A deputada do PSD/Açores na Assembleia da República, Berta Cabral, confrontou a Ministra da Justiça com “a verdadeira novela” que têm sido a localização e a construção do novo estabelecimento prisional de Ponta Delgada.

“É uma novela que parece estar bem longe do fim”, afirmou, numa intervenção na Comissão de Assuntos Constitucionais, Direitos, Liberdades e Garantias.

A social-democrata quis saber “quantas toneladas de inertes terão de ser retiradas do terreno – na Mata da Feiticeiras – onde o Ministério da Justiça quer construir o novo estabelecimento prisional de São Miguel.
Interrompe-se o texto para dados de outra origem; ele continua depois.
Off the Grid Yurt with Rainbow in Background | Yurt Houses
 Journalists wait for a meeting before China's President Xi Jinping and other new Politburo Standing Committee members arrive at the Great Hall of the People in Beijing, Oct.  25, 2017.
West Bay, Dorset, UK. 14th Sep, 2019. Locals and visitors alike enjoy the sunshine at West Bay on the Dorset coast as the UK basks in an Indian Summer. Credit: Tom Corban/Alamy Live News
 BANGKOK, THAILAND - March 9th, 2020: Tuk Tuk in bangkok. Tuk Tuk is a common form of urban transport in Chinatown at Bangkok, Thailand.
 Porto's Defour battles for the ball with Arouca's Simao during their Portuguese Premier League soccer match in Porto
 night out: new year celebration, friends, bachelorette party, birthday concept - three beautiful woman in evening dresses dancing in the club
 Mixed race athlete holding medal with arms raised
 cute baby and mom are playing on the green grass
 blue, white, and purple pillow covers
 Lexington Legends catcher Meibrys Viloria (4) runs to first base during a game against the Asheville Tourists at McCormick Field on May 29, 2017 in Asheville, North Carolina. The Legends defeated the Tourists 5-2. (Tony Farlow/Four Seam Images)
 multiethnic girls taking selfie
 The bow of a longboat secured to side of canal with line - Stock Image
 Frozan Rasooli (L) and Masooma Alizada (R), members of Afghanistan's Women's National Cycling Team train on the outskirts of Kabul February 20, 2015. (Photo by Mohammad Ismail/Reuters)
Quantas serão extraídas por dia e como calcula o governo os dois anos só para preparar o terreno?”, perguntou, na audição a Francisca Van Dunem.

Berta Cabral falou com base nas declarações recentes da Secretária do Estado Adjunta e da Justiça, “quando referiu que a construção do novo estabelecimento prisional só poderá começar daqui a dois anos, depois da remoção de bagacinas existentes no terreno”.

“É com enorme perplexidade que ouvimos tais declarações”, diz Berta Cabral, avançando que “há quem diga que estão a atirar bagacina para os olhos dos açorianos, ou que se trata da bagacina mais cara do mundo”, sendo que Francisca Van Dunem apontou para “cerca de 3 milhões de euros o custo da remoção de 5 milhões de toneladas de bagacina”, explicou.

A deputada frisou ainda que “estranho o PS se refira à operação como sendo a primeira fase da obra, quando apenas existem estes dados. Retirar bagacina de um terreno não é iniciar uma construção, pelo que é enganador classificar assim o assunto”, adianta.

Berta Cabral acrescenta que “é preciso também saber para onde vai essa bagacina e que impacto ambiental isso terá”, para além “da forma como se irá processar essa remoção, ou seja se vai avançar de forma contínua ou apenas conforme as necessidades da empresa que a vai levar a cabo”.

A deputada lembrou novamente a indignidade que as atuais instalações representam para os reclusos e para os profissionais que ali trabalham, “numa verdadeira violação dos direitos humanos”, naquela que é “uma reivindicação política de longa data”, referiu.